Génération Egalité : le Burkina Faso au stade de l’élaboration des stratégies, d’activités et d’indicateurs de suivi

Pas de répit pour des acteurs engagés pour l’égalité des genres au Burkina. Après l’atelier de rédaction du rapport général du forum génération égalité tenu du 30 juin au 2 juillet 2021, les acteurs sont réunis à Ouagadougou du 24 au 27 août, pour l’élaboration des stratégies, des activités, et des indicateurs de suivi des engagements régionaux.

« Nous avançons lentement mais assurément vers la mise en œuvre des engagements que nous pris lors du forum génération égalité », rassure Dr Adjami Barry/Efrasy, secrétaire technique de l’accélération de la transition démographique et point focal FGE au ministère de la Santé. Le Burkina Faso est partie prenante de la coalition – «  autonomie Corporelle- Droit et Santé Sexuel et Reproductif » aux côtés d’autres pays africains comme le Bénin, la Guinée, le Mali, le Niger et le Togo. Lors du forum génération égalité, ces pays du Partenariat de Ouagadougou (PO) ont pris huit engagements dont les mises en œuvre requièrent la compréhension par les toutes les parties prenantes.

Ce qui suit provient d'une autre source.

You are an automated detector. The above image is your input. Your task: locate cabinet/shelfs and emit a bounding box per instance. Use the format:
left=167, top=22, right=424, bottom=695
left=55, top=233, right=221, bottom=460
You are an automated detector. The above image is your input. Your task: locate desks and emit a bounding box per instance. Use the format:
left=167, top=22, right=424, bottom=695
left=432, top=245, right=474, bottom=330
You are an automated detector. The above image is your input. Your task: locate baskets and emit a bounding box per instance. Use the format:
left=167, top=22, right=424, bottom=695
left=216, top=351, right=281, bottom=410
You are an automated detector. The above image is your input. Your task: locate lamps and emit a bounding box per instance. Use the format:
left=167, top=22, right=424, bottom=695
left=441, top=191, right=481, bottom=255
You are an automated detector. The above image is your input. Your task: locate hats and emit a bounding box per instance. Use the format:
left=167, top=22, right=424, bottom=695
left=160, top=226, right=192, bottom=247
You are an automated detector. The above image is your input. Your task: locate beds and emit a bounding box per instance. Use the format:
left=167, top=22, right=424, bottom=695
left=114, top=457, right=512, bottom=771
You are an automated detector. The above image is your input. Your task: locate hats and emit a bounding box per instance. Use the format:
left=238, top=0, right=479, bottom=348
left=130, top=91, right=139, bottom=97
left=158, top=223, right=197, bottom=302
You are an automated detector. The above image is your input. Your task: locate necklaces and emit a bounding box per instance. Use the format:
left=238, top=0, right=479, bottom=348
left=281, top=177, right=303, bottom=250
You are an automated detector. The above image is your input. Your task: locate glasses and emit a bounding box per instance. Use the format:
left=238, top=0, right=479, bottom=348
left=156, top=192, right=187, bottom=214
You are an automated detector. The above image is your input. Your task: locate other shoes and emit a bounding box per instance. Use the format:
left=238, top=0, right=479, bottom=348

Dr Adjami Barry Efrasy, point focal FGE au ministère de la Santé

L’atelier de Ouagadougou a donc pour mission de rendre opérationnels ces engagements régionaux à travers l’élaboration des stratégies, des activités et des indicateurs de suivi. «  Deux mois après le FGE, nous sommes aujourd’hui au stade de l’élaboration des différents plan d’action de notre coalition d’action », informe la secrétaire technique Dr Barry Efrasy.  A la suite d’une longue présentation des différents engagements ce mardi 23 août, des travaux de groupes ont auront lieu jusqu’au 27 pour réfléchir et apporter des propositions à chaque engagement.

Il s’agit notamment de classifier et catégoriser les engagements selon les domaines de l’OMS, d’identifier les stratégies et les activités de mise en œuvre desdits engagements, de déterminer les indicateurs de suivi, d’identifier les moyens humaines, matériels et financiers nécessaires pour atteindre les objectifs. La prochaine étape serait l’élaboration du plan d’action budgétisé. « La mise en œuvre de ces engagements doivent se faire de manière participative et consensuelle. Ce n’est pas une affaire qui concerne une seule entité. Elle concerne le ministère de la santé, l’ensemble des organisations de la société civile, des partenaires, et de toutes les parties prenantes en termes de droit de santé sexuelle et reproductive », conclu Dr Barry.